Los formularios de admisión y los folletos de la universidad han ido a parar al contenedor del reciclado del papel, mientras tú sigues creciendo, silenciosamente, esperando aterrizar aquí y poner mi vida patas arriba.

Estoy asustada. Temo que un bebé que llega así, sin esperarlo, por sorpresa, acabe siendo... menos querido. Y no puedo soportar querer a alguno de mis bebés menos que a los demás. No puedo soportar la idea de no quedarme admirada por todas las cosas que harás, tu primer paso o tu primera palabra, como lo hice con las niñas.

Tengo miedo de no quererte tanto, de una manera tan natural y tan fácilmente como quiero a tus hermanas. Jamie cree que eso es imposible. Así es tu tío Jamie, te gustará, es estupendo. En cuanto a tu padre, bien, todavía no lo sabe.

Tus hermanas no están, dormirán fuera, y he preparado una cena muy rica para tu padre y para mí, para que podamos pasar un rato tranquilo y charlar. Y tú, claro. Oh, ahí está.

La llave gira en la cerradura de la puerta, oigo sus pasos escaleras arriba.
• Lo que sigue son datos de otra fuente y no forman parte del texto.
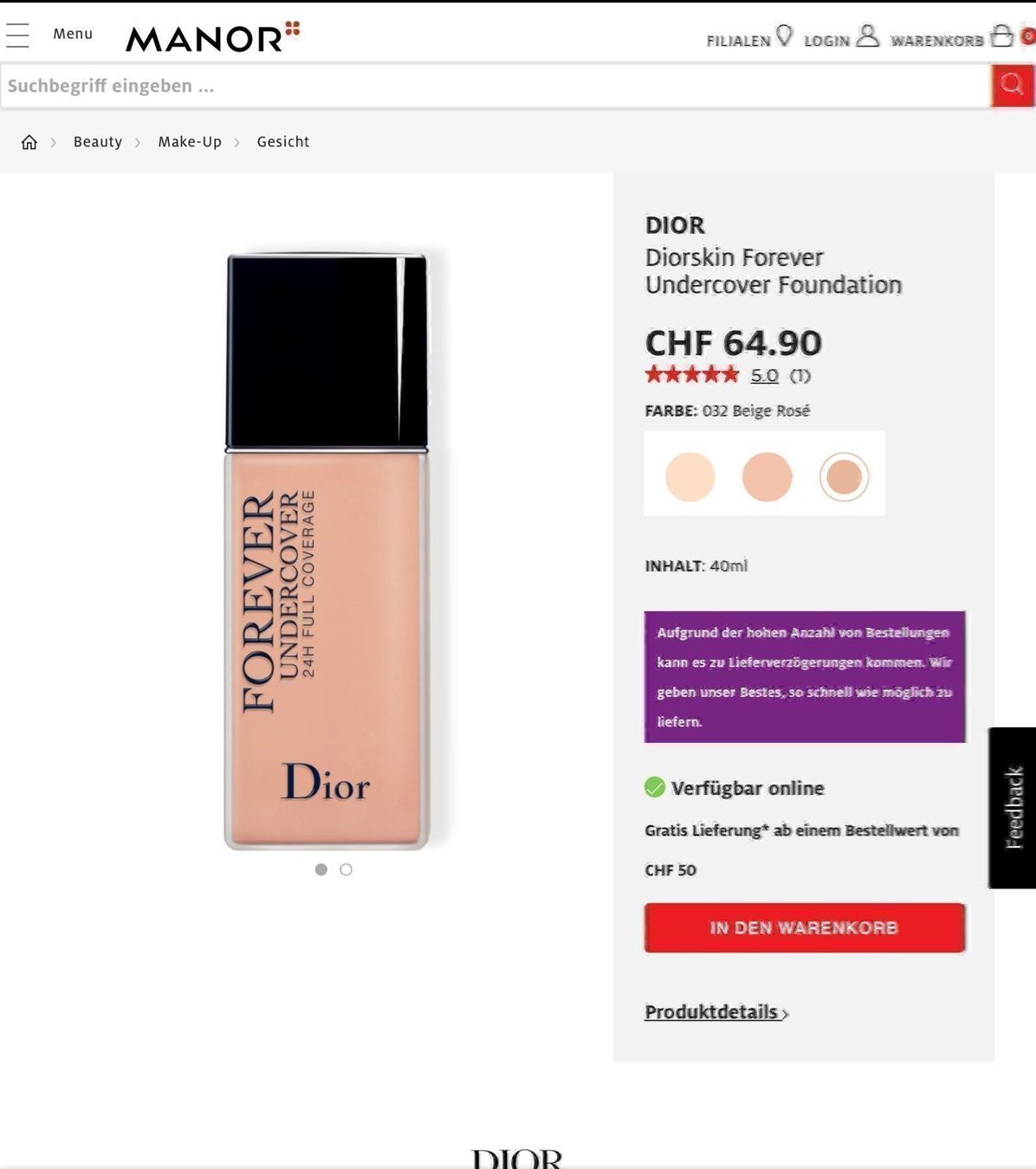 Dior Make-up: Dior Forever Undercover 032 und 015, Restposten – Nuovo e nell'imballaggio originale da Kreuzlingen venduto da shopaholicatheart_2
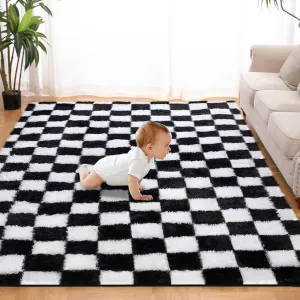 Super Soft Black and White Area Rug, 5x7 Ft Classic Checkered Shaggy High Pile Fluffy Fuzzy Carpet for Bedroom, Living Room, Kids Room, Nursery, Dorm, Home Decor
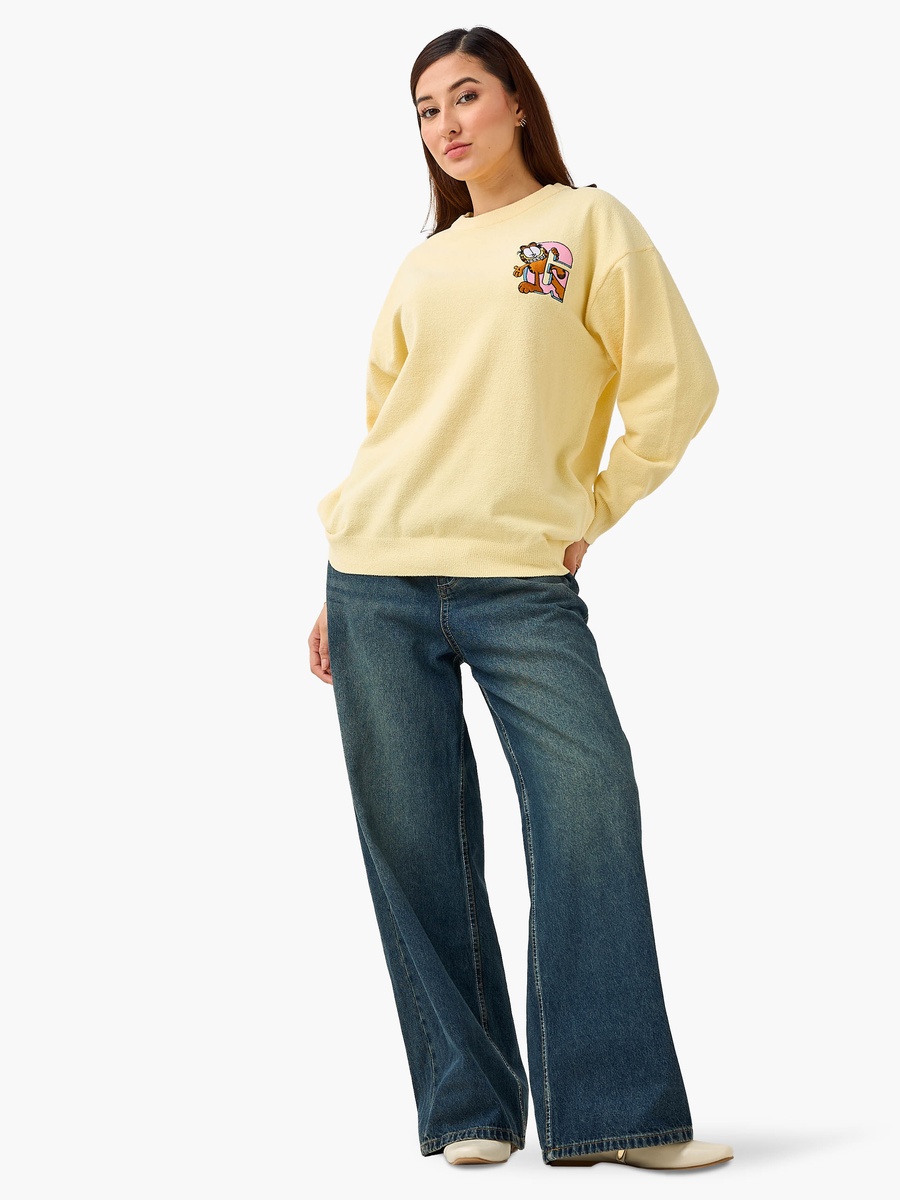 Crew Neck Sweater with Garfield Embroidery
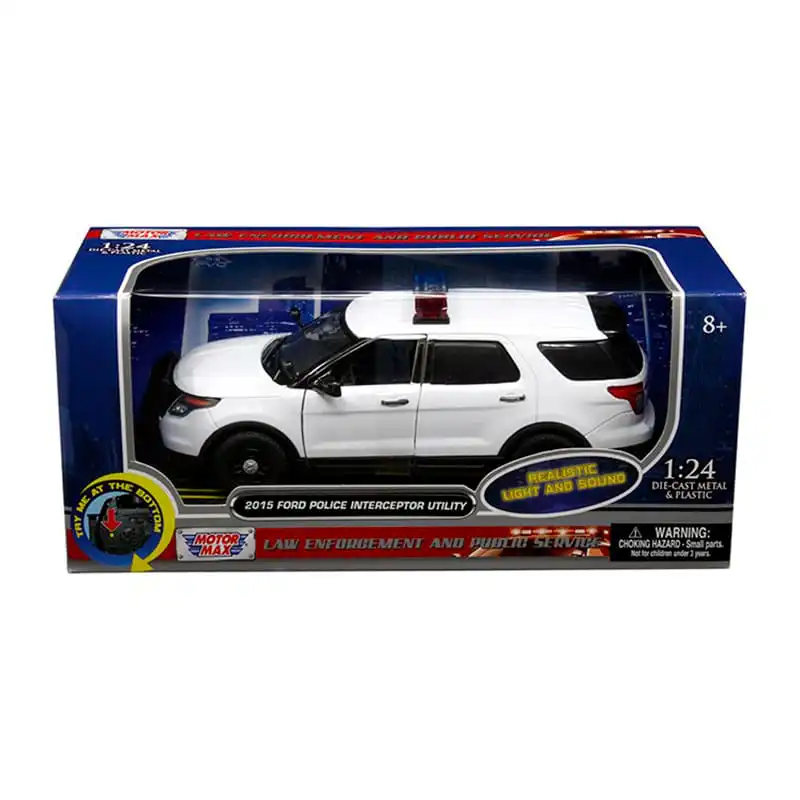 79535WH Ford Police Interceptor Utility 2015 Patrulla Luz y Sonido Motor Max 1/24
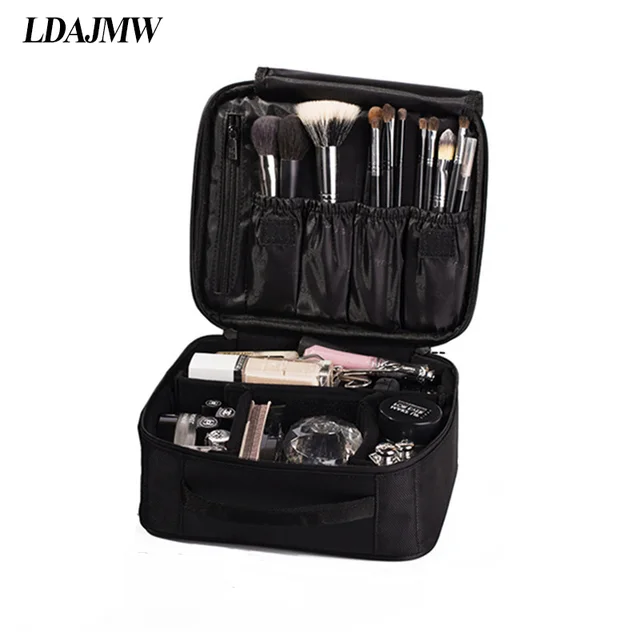 Ldajmw Double Deck Las Waterproof Cosmetic Suitcase Fashionable Ldajmw Double Deck Las Waterproof Cosmetic Suitcase Fashionable Portable Storage Bags For Makeup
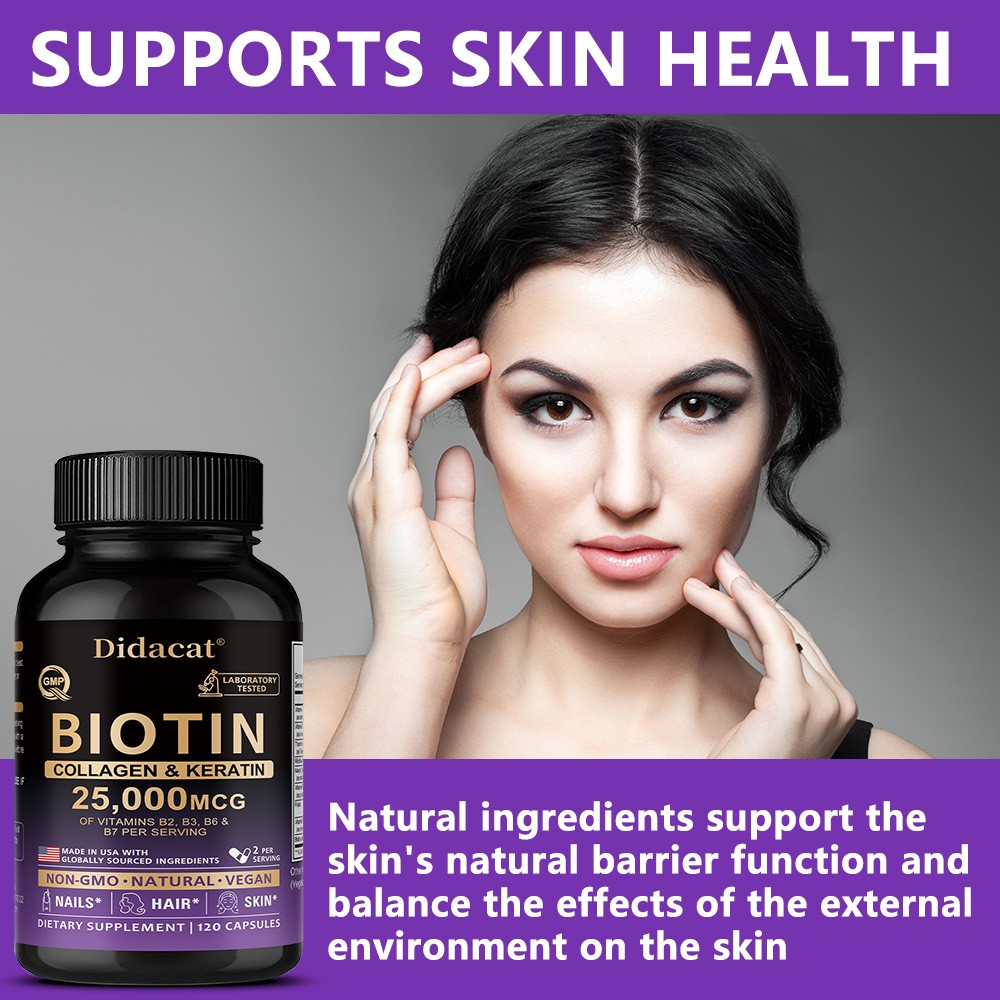 Biotin Collagen & Keratin-Hair Growth,Skin Health,Strong Nails 30/60/120Capsules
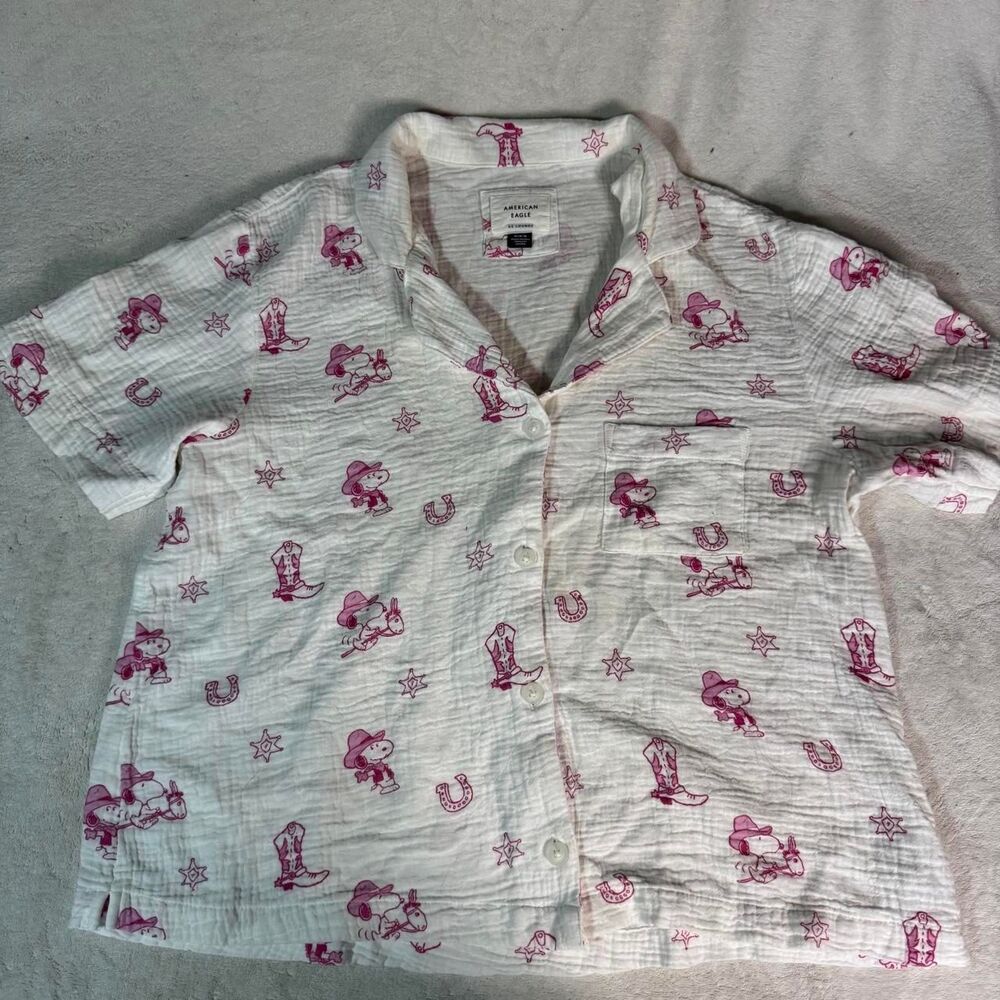American-eagle Women's Pink and White Shirt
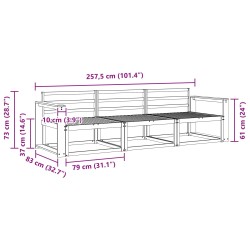 Ensemble de canapés d'extérieur 3 pcs Naturel 525647525647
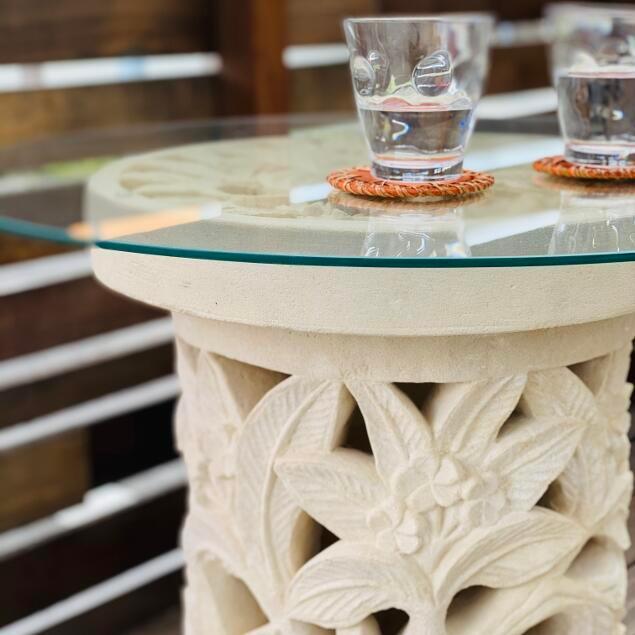 バリ島製 石台 テーブル スタンド ストーン オブジェ 置台 H70cm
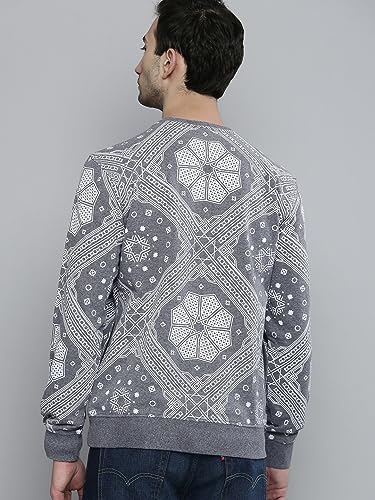 Image of The Indian Garage Co Men Regular Fit Floral Crew Neck Overhead Sweatshirt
Entra y me mira, estoy de pie en ropa interior.

—Hola... disculpa, todavía no me he vestido...

—Oh, Dios...

—¿Qué?

—Oh, Dios...

—¿QUÉ?

—¡Estás embarazada!

Se ha quedado ahí, de pie, con la boca abierta. Por amor de Dios, ¡Di algo!

—¿Cómo... cómo ha sucedido?

Oh, Dios. No está contento.

—¿A ti qué te parece?

—Sí, bien, ya sé pero... te estabas tomando la píldora... oh, ¡a quién le importa eso! —exclama y luego sonríe, y me abraza, me acaricia el pelo y me dice, su voz pegada a mi cuello—: Te quiero.

De repente, todos mis temores desaparecen y sé que te querré, mi querido, pequeño y no nacido hijo, tanto como a los demás. Pero no como a los demás. Tú recibirás un tipo de amor especial, como todos, ese que solo tú y yo compartimos.

Pero, por favor, por favor, saltémonos eso de las nauseas matutinas esta vez.